What if Black Mirror, but too much
posted by infinitewindow at 4:02 PM on October 6, 2016 [7 favorites]


I don't have time to figure out how I feel about this, so I'll forward it to my Beta-level simulation and let him figure it out.
posted by Mr.Encyclopedia at 4:04 PM on October 6, 2016 [5 favorites]


ctrl-f basilisk
not found
posted by one weird trick at 4:05 PM on October 6, 2016


So it's kind of like this
posted by I-Write-Essays at 4:07 PM on October 6, 2016


Current discussion has too much Black Mirror creepy dystopia-mongering, not enough Her melancholic people-struggling-to-be-people-interacting-with-artificial-persons-rhapsodizing.
posted by Apocryphon at 4:11 PM on October 6, 2016 [2 favorites]

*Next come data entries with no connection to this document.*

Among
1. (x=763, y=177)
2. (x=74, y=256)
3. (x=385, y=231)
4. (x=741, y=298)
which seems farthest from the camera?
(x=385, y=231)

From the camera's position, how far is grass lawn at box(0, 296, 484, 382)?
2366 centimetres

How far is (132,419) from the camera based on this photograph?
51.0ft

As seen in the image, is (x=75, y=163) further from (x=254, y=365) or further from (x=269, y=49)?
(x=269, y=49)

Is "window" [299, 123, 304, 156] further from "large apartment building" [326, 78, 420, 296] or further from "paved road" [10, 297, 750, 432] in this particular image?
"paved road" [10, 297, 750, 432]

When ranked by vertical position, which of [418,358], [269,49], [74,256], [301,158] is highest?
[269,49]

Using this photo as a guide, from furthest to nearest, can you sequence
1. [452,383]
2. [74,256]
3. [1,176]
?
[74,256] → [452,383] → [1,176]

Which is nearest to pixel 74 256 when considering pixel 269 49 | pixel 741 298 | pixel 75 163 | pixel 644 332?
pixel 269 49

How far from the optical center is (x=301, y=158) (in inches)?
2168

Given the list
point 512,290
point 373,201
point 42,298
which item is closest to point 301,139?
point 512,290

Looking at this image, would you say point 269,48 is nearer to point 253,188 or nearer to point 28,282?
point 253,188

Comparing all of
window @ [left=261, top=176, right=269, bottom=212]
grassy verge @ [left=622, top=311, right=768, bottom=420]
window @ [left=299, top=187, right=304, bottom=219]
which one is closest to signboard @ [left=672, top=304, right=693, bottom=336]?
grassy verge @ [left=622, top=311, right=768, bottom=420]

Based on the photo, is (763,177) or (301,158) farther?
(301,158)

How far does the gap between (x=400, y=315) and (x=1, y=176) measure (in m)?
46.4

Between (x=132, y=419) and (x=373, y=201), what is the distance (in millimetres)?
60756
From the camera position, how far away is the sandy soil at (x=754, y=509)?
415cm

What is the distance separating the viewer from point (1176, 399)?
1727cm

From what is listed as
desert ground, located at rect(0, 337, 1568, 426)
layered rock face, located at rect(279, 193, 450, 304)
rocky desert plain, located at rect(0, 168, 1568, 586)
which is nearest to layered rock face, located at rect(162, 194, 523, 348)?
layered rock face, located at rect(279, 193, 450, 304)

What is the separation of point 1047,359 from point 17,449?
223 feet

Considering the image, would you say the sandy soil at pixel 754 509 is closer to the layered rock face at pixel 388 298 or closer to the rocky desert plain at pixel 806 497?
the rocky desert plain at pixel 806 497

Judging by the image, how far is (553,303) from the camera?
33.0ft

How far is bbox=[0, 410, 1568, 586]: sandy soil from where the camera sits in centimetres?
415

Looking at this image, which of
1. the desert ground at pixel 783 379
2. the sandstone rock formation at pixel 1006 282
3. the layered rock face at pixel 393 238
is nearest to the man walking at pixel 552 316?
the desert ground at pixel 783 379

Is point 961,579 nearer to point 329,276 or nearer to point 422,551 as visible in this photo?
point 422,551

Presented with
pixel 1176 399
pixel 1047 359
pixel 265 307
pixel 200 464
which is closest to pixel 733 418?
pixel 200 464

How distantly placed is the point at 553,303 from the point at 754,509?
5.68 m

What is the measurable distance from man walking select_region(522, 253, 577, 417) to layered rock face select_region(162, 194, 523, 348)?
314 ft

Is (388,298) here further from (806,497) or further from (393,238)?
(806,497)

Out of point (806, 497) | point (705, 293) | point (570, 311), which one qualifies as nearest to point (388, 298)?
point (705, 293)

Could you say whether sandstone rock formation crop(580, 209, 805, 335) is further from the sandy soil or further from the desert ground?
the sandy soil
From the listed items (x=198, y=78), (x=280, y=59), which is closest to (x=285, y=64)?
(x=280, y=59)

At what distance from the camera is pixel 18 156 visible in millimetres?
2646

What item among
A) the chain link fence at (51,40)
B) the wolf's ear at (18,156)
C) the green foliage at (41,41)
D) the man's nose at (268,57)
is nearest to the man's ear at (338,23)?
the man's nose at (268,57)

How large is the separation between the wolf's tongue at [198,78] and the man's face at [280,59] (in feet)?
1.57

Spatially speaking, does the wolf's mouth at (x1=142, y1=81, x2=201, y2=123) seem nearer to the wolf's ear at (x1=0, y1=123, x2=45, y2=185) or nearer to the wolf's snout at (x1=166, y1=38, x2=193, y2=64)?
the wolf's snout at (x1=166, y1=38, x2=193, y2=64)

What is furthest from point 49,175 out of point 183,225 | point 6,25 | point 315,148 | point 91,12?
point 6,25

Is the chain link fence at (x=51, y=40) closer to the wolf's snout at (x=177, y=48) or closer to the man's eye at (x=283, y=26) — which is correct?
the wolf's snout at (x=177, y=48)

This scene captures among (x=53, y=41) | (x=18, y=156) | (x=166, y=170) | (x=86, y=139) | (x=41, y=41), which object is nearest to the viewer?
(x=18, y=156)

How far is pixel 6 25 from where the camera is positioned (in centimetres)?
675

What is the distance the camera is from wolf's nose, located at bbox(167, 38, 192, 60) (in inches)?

It was striking to me that the positive reactions trended towards legitimately comforting, for those that enjoyed it. I feel as if the continued awareness of the artifice therein is these bots' saving grace: the only reason why this doesn't feel tremendously creepy, and instead is kind of cool and heartwarming, is the active awareness of its unreality, and its imperfections. I feel as if once we cross the valley of the uncanny and start experiencing what some might term 'close' to semantic creativity, we're gonna have some serious knife's-edge ethical dilemmas regarding how and why we are enabling these bots to serve a purpose for us.
posted by a good beginning at 4:27 PM on October 6, 2016


"Like Uber, but for creepy Black Mirror-based textbots."
posted by Johnny Wallflower at 5:02 PM on October 6, 2016 [1 favorite]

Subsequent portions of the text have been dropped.